Esta que hoy asoma cae encima de otra: la provocada por la pandemia de la COVID-19.
En Guatemala se presenta una combinación de regiones geográficas y grupos poblacionales vulnerables que no han visto otra cosa que crisis sobre crisis y llamadas de auxilio tras llamadas de auxilio. De respuesta hay poco o nada. Si tan solo existiera un mínimo moral de transparencia en las estadísticas, podríamos identificar quiénes y cuántas son, dónde están y por qué hay personas en vulnerabilidad extrema.
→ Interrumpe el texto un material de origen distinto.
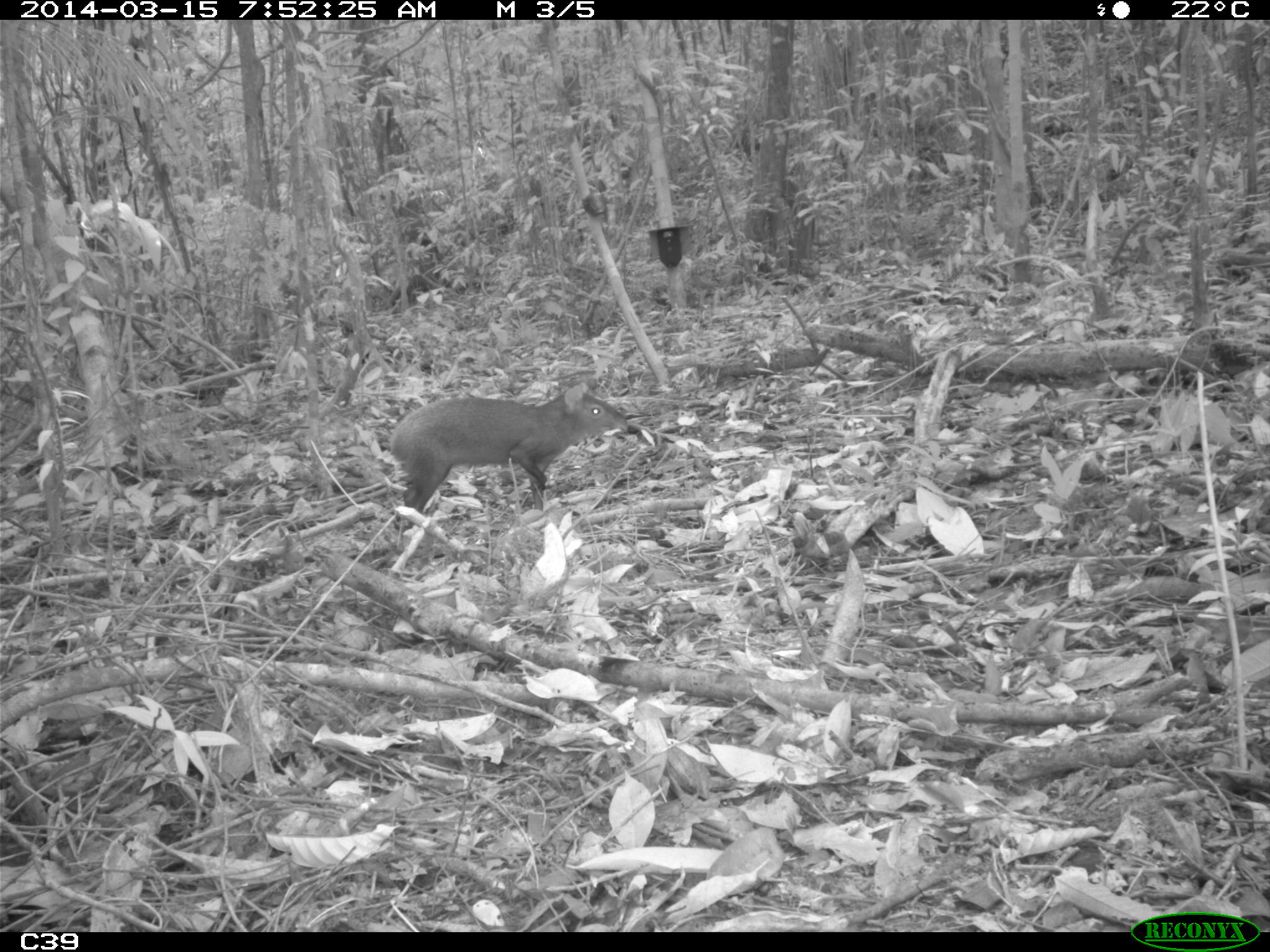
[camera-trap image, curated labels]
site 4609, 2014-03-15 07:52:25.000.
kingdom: Animalia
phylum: Chordata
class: Mammalia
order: Rodentia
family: Dasyproctidae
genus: Dasyprocta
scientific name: Dasyprocta leporina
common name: red-rumped agouti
Dasyprocta leporina (red-rumped agouti), count 1, age adult.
La nueva crisis no es una que aceche o que amenace. No es una probabilidad sino un hecho en consumación. Hablamos de la guerra declarada por Rusia a Ucrania. Al momento sentimos el efecto en el precio de los combustibles. Mientras los especuladores y oportunistas de toda la vida ven la crisis como si se tratara de un regalo divino, es la población en general la que paga los sobreprecios. Y no lo digo yo: «Mientras el costo de los alimentos básicos aumenta al mayor ritmo de las últimas décadas, la riqueza de los milmillonarios [un billón en español equivale a mil millones] de la alimentación y la energía aumentan en mil millones cada dos días… al mismo ritmo al que la pandemia ha ido creando un nuevo milmillonario (uno cada 30 horas) … Los milmillonarios se reúnen en Davos para celebrar el extraordinario aumento de sus fortunas. Para ellos, la pandemia, y ahora el astronómico aumento de los precios de los alimentos y de la energía, han supuesto, sencillamente, un periodo de bonanza. Mientras, se ha producido un retroceso en los progresos logrados en las últimas décadas en la lucha contra la pobreza extrema. Millones de personas se enfrentan a un aumento abrumador del costo de vida», nos dice esta nota de Oxfam Internacional.
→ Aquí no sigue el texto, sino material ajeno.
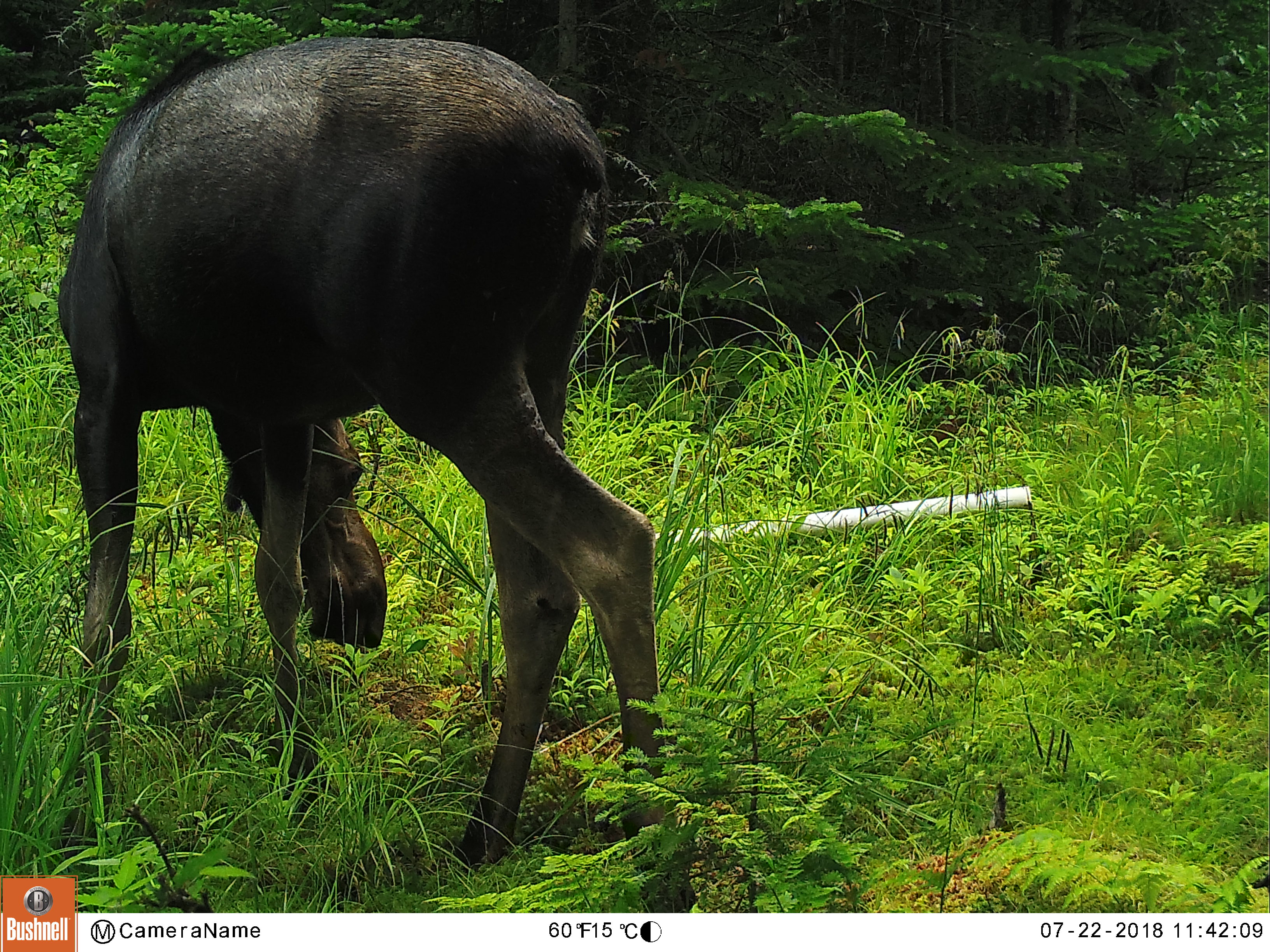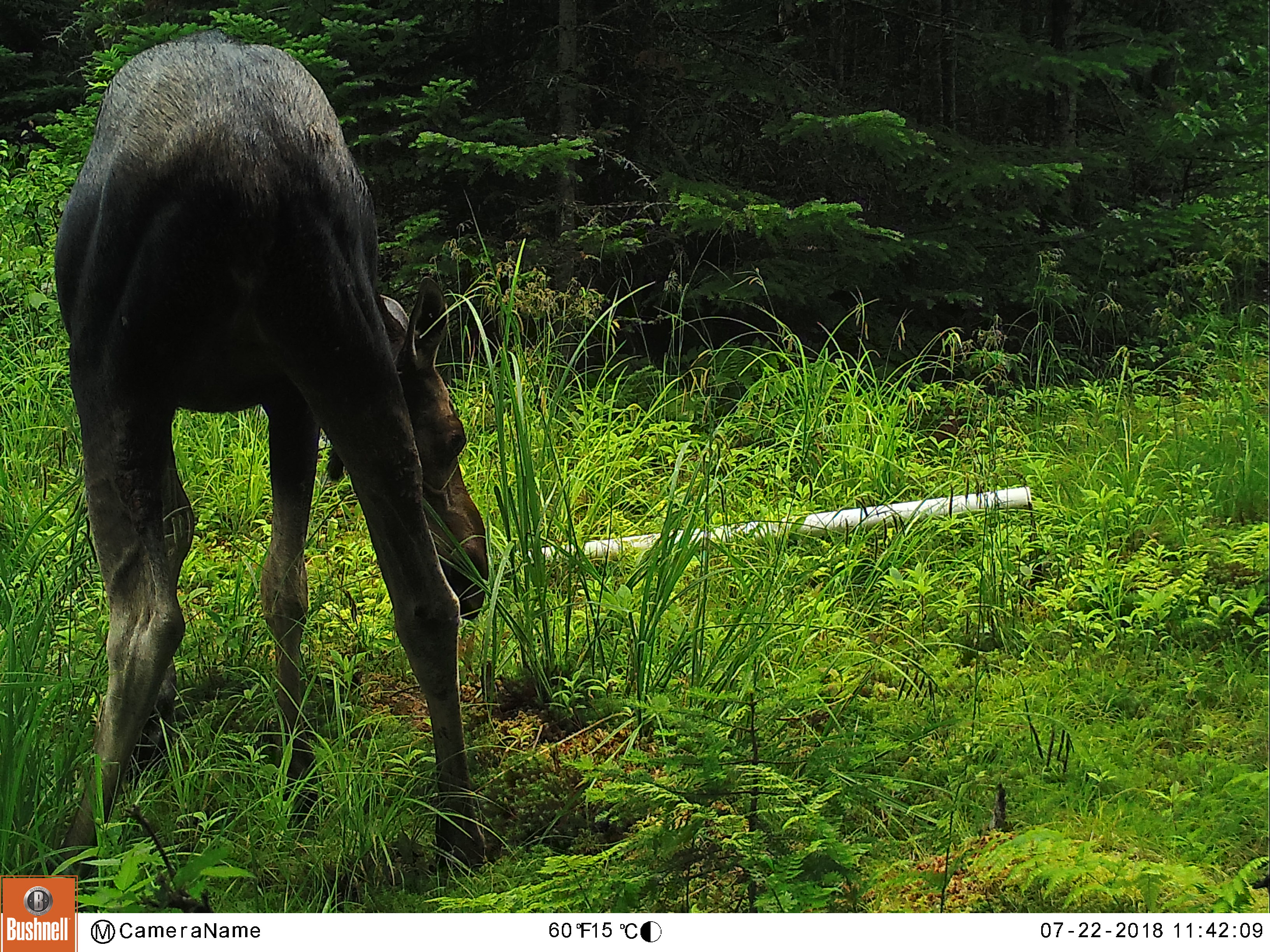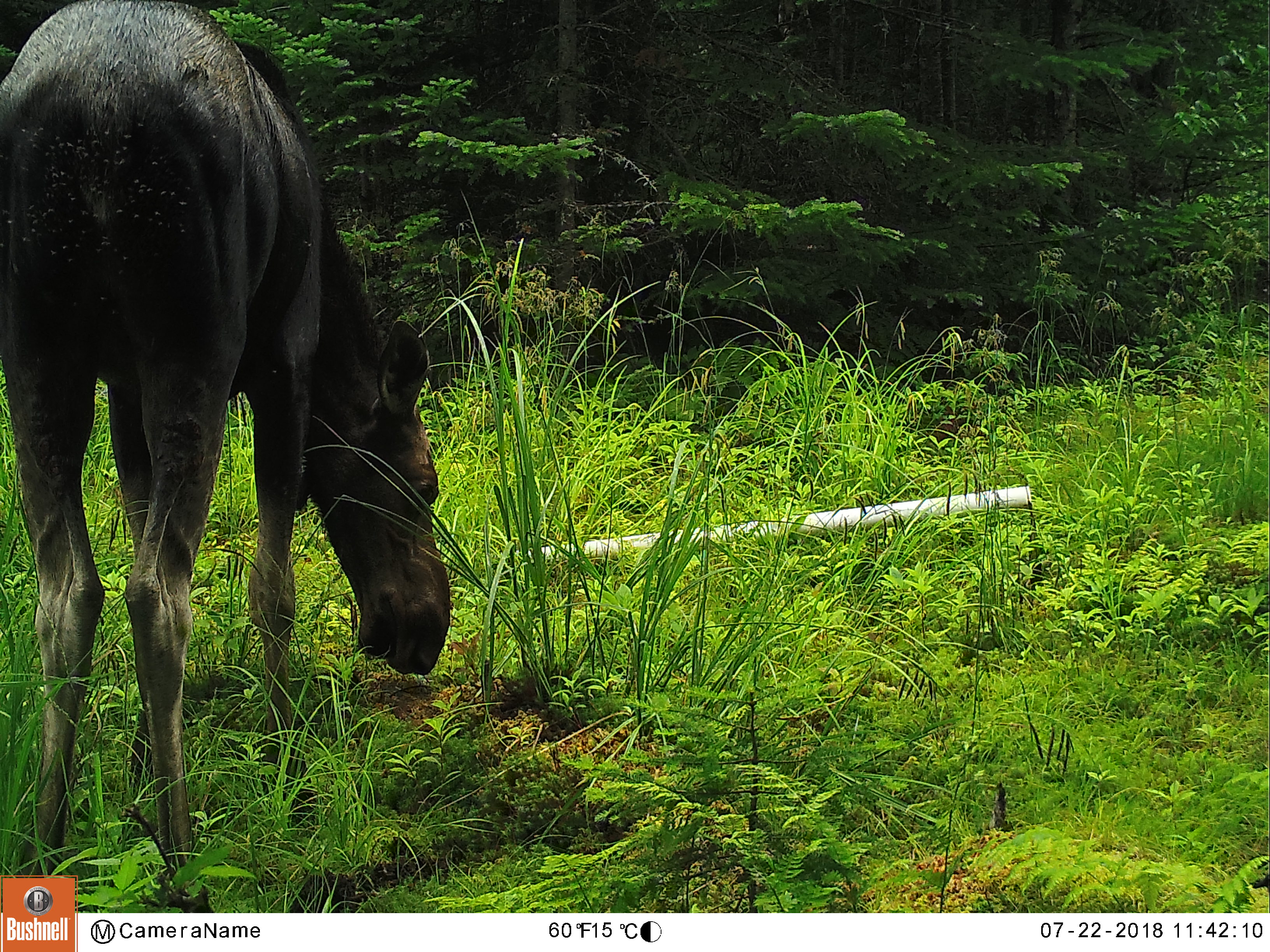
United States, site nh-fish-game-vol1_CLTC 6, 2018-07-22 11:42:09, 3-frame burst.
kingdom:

Y todo está por empeorar. Aunque consigamos algún alivio, si los países productores de petróleo simplemente aumentan sus exportaciones para aumentar la oferta y reducir el precio (un mecanismo aceptado por ellos, pero que mantienen olvidado hasta que no les somaten duro la puerta), la crisis que queda no deja ver una salida inmediata.
Los hechos son que una crisis de la producción alimentaria como la que se viene en 2022 no se ha visto desde que finalizó la segunda guerra mundial. Según el Banco Mundial, el precio de los alimentos al nivel global ya aumentó en 37 % debido a la guerra. Ucrania dedica el 71 % de sus tierras a la agricultura, y es la canasta alimentaria de Europa. Rusia también exporta alimentos, y es el mayor productor mundial de fertilizantes nitrogenados y el segundo en los fosforados y potásicos. El aporte mundial de fertilizantes de ambos países sobrepasa el 30 %, por lo que hay un fuerte impacto en la disponibilidad y, en consecuencia, en el precio. Aparte del impacto en la disponibilidad mundial de trigo, maíz y fertilizantes, se viene un golpe fuerte en la disponibilidad de aceite de girasol (producen el 52% de la oferta mundial).
Hay amplia información estadística y recomiendo leer esto, y este informe detallado de la FAO.
Rusia ha bloqueado los puertos ucranianos por donde pasan las exportaciones agrícolas (Mariupol, Kherson y, sobre todo, Odesa). Ofrece desbloquearlos sí y solo sí se le levantan todas las sanciones económicas; es decir, no piensa colaborar.
El cuadro es este: la producción de la última cosecha no puede ser exportada, no hay seguridad de poder levantar la próxima cosecha y la siembra del siguiente ciclo es improbable porque las tierras agrícolas están bajo ocupación. La solución sería aumentar la producción en el resto del mundo, pero el tema de los fertilizantes probablemente la deprimirá.
Entre tanto, aparte de las voces molestas, en Guatemala no se habla del asunto, no hay planes a la vista y el impacto acumulado de todas las crisis solo traerá más muertes por desnutrición, más pobreza, mayor migración y un menospreciado run run social como música de fondo para los millonarios instantáneos que sabrán sacarle provecho al hambre, particularmente en época eleccionaria.